HAProxy monitoring with Nagios and Munin

HAProxy is one of the most widely used (if not THE most widely used) software load balancing solution out there. I definitely recommend it if you're looking for a very solid and very fast piece of software for your load balancing needs. I blogged about it before, but here I want to describe ways to monitor it with Nagios (for alerting purposes) and Munin (for resource graphing purposes).

HAProxy Nagios plugin

Near the top of Google searches for 'haproxy nagios plugin' is this message to the haproxy mailing list from Jean-Christophe Toussaint which contains links to a Nagios plugin he wrote for checking HAProxy. This plugin is what I ended up using. It's a Perl script which needs the Nagios::Plugin CPAN module installed. Once you do it, drop check_haproxy.pl in your Nagios libexec directory, then configure it to check the HAProxy stats with a command line similar to this:

/usr/local/nagios/libexec/check_haproxy.pl -u 'http://your.haproxy.server.ip:8000/haproxy;csv' -U hauser -P hapasswd

This assumes that you have HAProxy configured to output its statistics on port 8000. I have these lines in /etc/haproxy/haproxy.cfg:
# status page.
listen stats 0.0.0.0:8000
    mode http
    stats enable
    stats uri /haproxy
    stats realm HAProxy
    stats auth hauser:hapasswd

Note that the Nagios plugin actually requests the stats in CSV format. The output of the plugin is something like:

HAPROXY OK -  cluster1 (Active: 60/60) cluster2 (Active: 169/169) | t=0.131051s;2;10;0; sess_cluster1=0sessions;;;0;20000 sess_cluster2=78sessions;;;0;20000

It shows the active clusters in your HAProxy configuration (e.g. cluster2), together with the number of backends that are UP among the total number of backends for that cluster (e.g 169/169), and also with the number of active sessions for each cluster.

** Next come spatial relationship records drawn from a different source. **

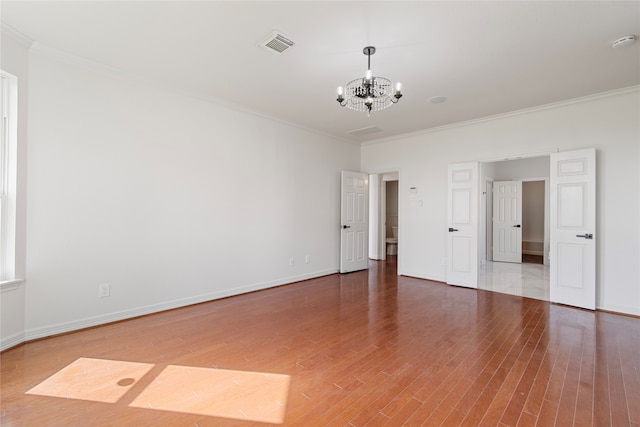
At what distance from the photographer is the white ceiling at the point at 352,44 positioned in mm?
2348

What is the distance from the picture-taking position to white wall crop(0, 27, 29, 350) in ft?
8.56

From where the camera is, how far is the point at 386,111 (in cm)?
464

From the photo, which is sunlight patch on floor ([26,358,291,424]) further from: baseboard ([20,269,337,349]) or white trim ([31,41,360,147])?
white trim ([31,41,360,147])

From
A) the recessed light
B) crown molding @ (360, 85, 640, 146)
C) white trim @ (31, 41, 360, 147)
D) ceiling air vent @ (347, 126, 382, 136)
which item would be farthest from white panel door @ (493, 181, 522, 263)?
white trim @ (31, 41, 360, 147)

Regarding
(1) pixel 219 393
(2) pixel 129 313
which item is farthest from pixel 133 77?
(1) pixel 219 393

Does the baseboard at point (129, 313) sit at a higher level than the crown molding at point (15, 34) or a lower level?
lower

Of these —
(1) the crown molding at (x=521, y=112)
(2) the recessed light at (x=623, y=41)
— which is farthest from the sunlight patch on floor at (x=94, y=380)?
(1) the crown molding at (x=521, y=112)

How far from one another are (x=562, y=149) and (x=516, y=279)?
2701 mm

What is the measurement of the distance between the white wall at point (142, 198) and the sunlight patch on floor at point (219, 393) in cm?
162

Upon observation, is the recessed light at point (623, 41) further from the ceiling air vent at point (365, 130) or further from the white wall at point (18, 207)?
the white wall at point (18, 207)

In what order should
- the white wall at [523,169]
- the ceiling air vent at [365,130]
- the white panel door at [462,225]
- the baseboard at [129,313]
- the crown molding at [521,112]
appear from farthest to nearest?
1. the white wall at [523,169]
2. the ceiling air vent at [365,130]
3. the white panel door at [462,225]
4. the crown molding at [521,112]
5. the baseboard at [129,313]

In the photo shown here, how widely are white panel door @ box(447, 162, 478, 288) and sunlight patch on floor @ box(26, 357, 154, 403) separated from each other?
15.7 feet

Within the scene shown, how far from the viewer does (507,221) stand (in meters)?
7.66

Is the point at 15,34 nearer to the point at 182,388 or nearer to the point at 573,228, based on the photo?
the point at 182,388
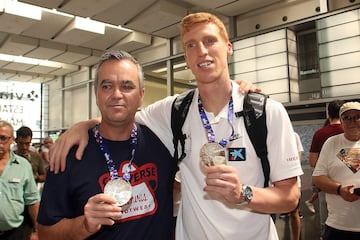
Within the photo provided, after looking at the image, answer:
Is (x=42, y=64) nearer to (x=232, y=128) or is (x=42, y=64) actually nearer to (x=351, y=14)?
(x=351, y=14)

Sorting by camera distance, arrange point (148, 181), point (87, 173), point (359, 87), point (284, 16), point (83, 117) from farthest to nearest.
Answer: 1. point (83, 117)
2. point (284, 16)
3. point (359, 87)
4. point (148, 181)
5. point (87, 173)

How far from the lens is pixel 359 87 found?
4773mm

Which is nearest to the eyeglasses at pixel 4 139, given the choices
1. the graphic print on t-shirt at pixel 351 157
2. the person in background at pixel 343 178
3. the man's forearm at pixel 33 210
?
the man's forearm at pixel 33 210

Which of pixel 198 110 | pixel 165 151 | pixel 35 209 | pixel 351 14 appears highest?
pixel 351 14

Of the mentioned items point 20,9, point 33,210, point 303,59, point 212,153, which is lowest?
point 33,210

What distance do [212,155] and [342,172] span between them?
Answer: 1.96m

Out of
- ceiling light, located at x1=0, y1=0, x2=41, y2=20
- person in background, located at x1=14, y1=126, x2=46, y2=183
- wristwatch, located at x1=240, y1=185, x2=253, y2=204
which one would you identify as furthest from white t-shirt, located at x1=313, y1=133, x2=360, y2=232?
ceiling light, located at x1=0, y1=0, x2=41, y2=20

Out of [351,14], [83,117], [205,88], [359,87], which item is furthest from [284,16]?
[83,117]

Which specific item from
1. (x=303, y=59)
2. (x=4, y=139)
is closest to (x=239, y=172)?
(x=4, y=139)

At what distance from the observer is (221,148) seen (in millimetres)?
1357

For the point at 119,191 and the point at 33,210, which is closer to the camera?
the point at 119,191

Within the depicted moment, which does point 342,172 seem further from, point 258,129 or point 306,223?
point 306,223

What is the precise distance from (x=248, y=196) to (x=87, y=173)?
2.40 ft

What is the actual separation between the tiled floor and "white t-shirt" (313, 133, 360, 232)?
2104mm
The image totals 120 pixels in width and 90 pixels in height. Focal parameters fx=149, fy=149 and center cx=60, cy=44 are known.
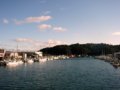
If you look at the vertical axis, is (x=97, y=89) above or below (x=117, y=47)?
below

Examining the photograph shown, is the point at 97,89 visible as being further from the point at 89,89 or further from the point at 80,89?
the point at 80,89

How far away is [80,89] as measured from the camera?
21969mm

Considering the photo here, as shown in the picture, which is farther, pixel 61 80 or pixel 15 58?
pixel 15 58

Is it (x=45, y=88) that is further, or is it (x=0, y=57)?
(x=0, y=57)

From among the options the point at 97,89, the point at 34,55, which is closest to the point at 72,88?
the point at 97,89

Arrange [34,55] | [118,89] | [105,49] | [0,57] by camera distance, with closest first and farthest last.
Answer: [118,89] < [0,57] < [34,55] < [105,49]

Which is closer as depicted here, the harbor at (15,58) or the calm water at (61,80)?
the calm water at (61,80)

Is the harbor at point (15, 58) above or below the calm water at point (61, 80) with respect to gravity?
above

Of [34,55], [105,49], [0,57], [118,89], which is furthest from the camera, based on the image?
[105,49]

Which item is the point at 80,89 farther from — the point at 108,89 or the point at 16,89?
the point at 16,89

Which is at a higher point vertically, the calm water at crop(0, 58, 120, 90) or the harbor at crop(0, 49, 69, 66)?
the harbor at crop(0, 49, 69, 66)

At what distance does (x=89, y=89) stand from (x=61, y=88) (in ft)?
13.7

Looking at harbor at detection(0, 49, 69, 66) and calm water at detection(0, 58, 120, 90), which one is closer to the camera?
calm water at detection(0, 58, 120, 90)

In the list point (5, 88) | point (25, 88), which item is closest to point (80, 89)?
point (25, 88)
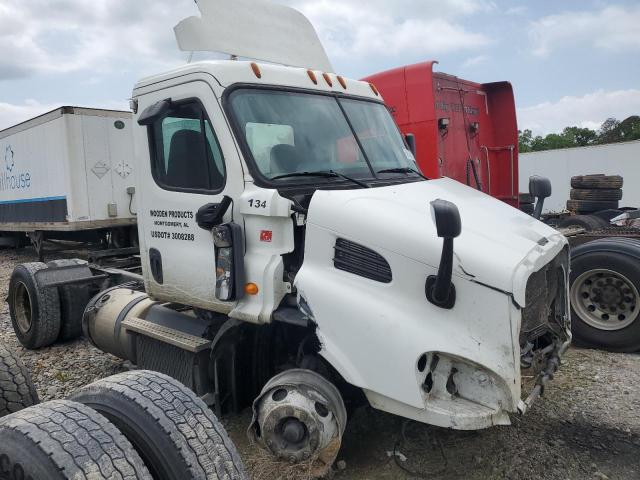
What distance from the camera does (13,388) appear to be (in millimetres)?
3227

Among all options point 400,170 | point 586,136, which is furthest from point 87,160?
point 586,136

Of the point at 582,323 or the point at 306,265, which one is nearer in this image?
the point at 306,265

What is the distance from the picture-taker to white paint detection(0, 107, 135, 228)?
9.12 m

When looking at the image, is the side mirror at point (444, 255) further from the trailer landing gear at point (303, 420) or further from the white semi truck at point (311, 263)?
the trailer landing gear at point (303, 420)

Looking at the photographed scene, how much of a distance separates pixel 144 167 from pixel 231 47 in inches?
43.4

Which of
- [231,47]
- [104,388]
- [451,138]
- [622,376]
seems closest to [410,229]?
[104,388]

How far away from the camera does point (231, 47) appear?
13.1ft

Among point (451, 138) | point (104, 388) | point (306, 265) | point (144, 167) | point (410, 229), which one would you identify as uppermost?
point (451, 138)

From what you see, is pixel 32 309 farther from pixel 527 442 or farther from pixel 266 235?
pixel 527 442

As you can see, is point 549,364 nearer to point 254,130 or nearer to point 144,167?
point 254,130

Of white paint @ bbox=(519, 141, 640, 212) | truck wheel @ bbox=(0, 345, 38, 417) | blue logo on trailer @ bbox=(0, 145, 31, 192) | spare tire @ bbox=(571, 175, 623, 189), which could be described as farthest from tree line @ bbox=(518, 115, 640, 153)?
truck wheel @ bbox=(0, 345, 38, 417)

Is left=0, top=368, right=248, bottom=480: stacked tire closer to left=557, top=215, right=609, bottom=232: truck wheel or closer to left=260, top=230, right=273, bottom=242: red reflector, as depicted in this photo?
left=260, top=230, right=273, bottom=242: red reflector

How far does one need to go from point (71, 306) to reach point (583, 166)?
15.7 metres

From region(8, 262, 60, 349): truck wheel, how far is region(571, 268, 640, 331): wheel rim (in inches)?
209
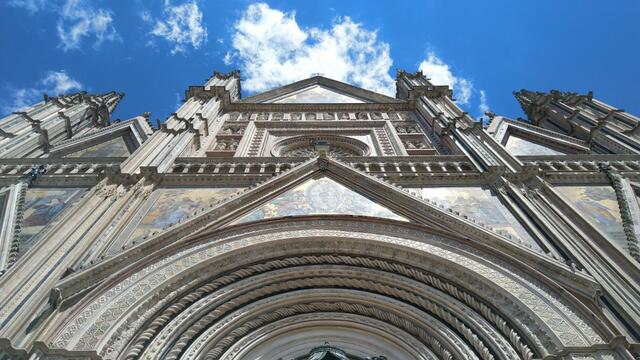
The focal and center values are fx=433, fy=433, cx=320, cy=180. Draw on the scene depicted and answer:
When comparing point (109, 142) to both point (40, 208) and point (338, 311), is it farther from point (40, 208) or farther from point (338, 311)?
point (338, 311)

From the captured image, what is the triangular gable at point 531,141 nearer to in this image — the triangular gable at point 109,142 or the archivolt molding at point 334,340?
the archivolt molding at point 334,340

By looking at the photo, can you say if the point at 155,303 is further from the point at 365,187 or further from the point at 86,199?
the point at 365,187

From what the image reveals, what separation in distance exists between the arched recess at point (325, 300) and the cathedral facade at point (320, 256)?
0.03m

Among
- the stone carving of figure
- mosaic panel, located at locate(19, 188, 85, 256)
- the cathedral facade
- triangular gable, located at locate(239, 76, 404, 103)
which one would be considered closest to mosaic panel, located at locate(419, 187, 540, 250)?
the cathedral facade

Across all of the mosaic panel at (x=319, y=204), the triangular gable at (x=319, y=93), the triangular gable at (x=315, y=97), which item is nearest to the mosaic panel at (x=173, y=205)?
the mosaic panel at (x=319, y=204)

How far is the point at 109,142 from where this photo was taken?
47.2 feet

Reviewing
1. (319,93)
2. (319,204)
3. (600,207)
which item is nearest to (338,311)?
(319,204)

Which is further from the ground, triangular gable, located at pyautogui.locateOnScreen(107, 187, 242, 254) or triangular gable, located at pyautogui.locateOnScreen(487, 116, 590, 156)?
triangular gable, located at pyautogui.locateOnScreen(487, 116, 590, 156)

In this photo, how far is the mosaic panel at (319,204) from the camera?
8.18 metres

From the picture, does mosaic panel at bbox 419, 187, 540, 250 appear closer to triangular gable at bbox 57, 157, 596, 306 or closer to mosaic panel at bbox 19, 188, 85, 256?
triangular gable at bbox 57, 157, 596, 306

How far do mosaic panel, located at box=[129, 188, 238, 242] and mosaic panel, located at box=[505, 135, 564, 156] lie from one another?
906 cm

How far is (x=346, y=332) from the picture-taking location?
715 cm

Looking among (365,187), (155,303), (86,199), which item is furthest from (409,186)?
(86,199)

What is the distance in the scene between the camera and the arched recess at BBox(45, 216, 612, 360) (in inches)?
220
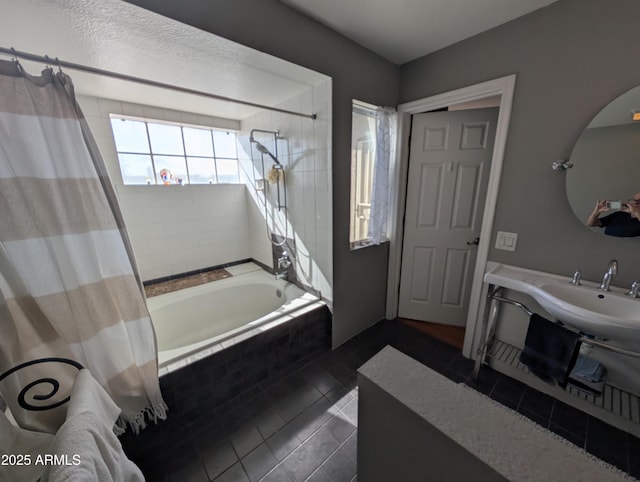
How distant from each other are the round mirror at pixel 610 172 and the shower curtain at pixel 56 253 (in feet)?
8.08

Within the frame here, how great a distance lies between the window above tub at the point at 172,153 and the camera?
227 centimetres

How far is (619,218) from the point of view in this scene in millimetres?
1281

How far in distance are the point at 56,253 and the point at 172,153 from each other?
186 centimetres

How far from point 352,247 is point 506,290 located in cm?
118

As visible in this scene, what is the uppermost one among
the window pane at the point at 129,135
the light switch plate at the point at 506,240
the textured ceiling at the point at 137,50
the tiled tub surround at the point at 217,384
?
the textured ceiling at the point at 137,50

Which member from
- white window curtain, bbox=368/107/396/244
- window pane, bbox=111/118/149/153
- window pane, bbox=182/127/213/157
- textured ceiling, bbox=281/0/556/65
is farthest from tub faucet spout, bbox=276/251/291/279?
textured ceiling, bbox=281/0/556/65

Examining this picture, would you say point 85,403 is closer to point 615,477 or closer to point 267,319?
point 267,319

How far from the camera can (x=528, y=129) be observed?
1497 mm

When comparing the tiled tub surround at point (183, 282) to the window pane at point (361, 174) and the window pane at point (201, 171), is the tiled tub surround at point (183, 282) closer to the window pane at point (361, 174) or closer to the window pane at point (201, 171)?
the window pane at point (201, 171)

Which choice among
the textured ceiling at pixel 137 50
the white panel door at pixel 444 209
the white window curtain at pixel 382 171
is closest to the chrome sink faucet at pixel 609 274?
the white panel door at pixel 444 209

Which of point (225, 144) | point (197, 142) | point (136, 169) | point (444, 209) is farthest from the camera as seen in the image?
point (225, 144)

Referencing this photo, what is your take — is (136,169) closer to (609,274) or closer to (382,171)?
(382,171)

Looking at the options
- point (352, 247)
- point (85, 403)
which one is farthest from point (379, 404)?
point (352, 247)

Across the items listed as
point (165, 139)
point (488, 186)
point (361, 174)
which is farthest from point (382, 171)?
point (165, 139)
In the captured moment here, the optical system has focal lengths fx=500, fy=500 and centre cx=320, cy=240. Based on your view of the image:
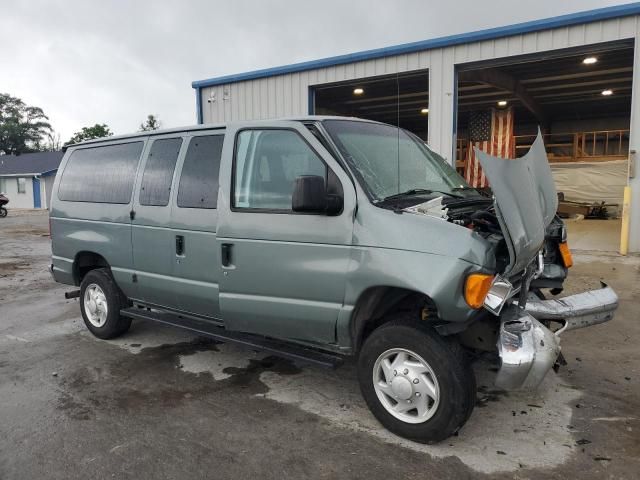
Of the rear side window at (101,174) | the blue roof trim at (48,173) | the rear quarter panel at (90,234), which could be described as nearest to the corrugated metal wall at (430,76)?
the rear side window at (101,174)

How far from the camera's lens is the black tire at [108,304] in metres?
5.13

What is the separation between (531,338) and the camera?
295 centimetres

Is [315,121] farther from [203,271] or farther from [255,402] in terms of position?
[255,402]

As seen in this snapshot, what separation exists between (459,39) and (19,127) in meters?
61.0

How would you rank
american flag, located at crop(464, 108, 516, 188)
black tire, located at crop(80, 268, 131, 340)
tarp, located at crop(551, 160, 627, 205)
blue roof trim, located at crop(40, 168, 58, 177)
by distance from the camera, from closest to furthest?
black tire, located at crop(80, 268, 131, 340) < tarp, located at crop(551, 160, 627, 205) < american flag, located at crop(464, 108, 516, 188) < blue roof trim, located at crop(40, 168, 58, 177)

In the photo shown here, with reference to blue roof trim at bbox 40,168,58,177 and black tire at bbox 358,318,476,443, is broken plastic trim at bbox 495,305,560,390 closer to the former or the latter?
black tire at bbox 358,318,476,443

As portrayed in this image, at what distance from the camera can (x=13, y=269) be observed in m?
9.82

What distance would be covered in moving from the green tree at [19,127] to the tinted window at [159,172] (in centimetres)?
6297

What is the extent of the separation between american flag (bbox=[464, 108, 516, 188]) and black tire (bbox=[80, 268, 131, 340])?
52.5ft

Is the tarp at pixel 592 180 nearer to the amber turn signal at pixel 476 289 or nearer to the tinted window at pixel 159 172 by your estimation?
the tinted window at pixel 159 172

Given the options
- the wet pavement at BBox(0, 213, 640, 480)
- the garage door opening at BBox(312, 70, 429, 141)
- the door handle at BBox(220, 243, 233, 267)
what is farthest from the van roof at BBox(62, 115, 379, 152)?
the garage door opening at BBox(312, 70, 429, 141)

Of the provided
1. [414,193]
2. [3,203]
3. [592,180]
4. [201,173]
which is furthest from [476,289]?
[3,203]

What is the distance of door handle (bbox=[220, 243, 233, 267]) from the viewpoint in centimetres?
385

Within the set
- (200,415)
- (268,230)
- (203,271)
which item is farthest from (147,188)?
(200,415)
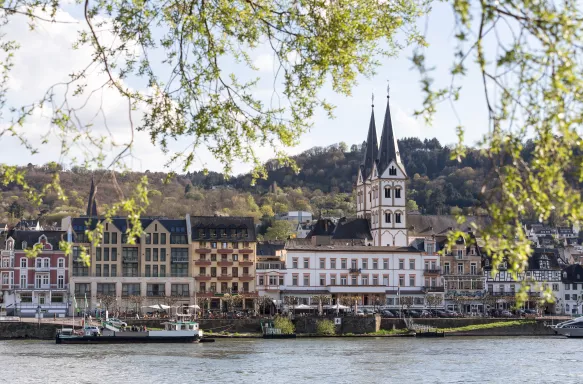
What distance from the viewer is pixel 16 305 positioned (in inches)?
3371

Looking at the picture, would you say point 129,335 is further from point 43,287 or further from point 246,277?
point 246,277

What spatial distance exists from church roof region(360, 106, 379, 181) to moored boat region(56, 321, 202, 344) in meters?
43.4

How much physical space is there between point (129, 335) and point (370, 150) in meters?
47.2

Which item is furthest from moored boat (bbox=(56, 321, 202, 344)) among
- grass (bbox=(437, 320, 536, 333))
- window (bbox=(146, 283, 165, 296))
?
grass (bbox=(437, 320, 536, 333))

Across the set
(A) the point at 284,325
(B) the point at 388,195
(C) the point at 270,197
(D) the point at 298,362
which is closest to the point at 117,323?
(A) the point at 284,325

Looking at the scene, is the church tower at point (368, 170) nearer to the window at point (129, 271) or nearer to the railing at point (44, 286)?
the window at point (129, 271)

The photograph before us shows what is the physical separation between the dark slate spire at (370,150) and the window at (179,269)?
27896mm

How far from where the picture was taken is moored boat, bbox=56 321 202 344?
226 feet

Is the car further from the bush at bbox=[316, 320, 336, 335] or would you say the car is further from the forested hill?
the forested hill

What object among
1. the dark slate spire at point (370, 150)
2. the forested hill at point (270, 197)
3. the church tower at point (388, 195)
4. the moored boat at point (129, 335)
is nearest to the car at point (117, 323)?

If any backend is DOWN, the check status code is critical and you'll get a Nagios alert.

HAProxy Munin plugins

Another Google search, this time for HAProxy and Munin, reveals another message to the haproxy mailing list with links to 4 Munin plugins written by Bart van der Schans:

- haproxy_check_duration: monitor the duration of the health checks per server
- haproxy_errors: monitor the rate of 5xx response headers per backend
- haproxy_sessions: monitors the rate of (tcp) sessions per backend
- haproxy_volume: monitors the bps in and out per backend

I downloaded the plugins, dropped them into /usr/share/munin/plugins, symlink-ed them into /etc/munin/plugins, and added this stanza to /etc/munin/plugin-conf.d/munin-node:

[haproxy*]
user haproxy
env.socket /var/lib/haproxy/stats.socket

However, note that for the plugins to work properly you need 2 things:

1) Configure HAProxy to use a socket that can be queried for stats. I did this by adding these lines to the global section in my haproxy.cfg file:

chroot /var/lib/haproxy
user haproxy
group haproxy
stats socket /var/lib/haproxy/stats.socket uid 1002 gid 1002

(where in my case 1002 is the uid of the haproxy user, and 1002 the gid of the haproxy group)

After doing 'service haproxy reload', you can check that the socket stats work as expected by doing something like this (assuming you have socat installed):

echo 'show stat' | socat unix-connect:/var/lib/haproxy/stats.socket stdio

This should output the HAProxy stats in CSV format.

2) Edit the 4 plugins and change the 'exit 1' statement to 'exit 1' at the top of each plugin:

if ( $ARGV[0] eq "autoconf" ) {
    print_autoconf();
    exit 0;
} elsif ( $ARGV[0] eq "config" ) {
    print_config();
    exit 0;
} elsif ( $ARGV[0] eq "dump" ) {
    dump_stats();
    exit 0;
} else {
    print_values();
    exit 0;
}

If you don't do this, the plugins will exit with code 1 even in the case of success, and this will be interpreted by munin-node as an error. Consequently, you will scratch your head wondering why no haproxy-related links and graphs are showing up on your munin stats page.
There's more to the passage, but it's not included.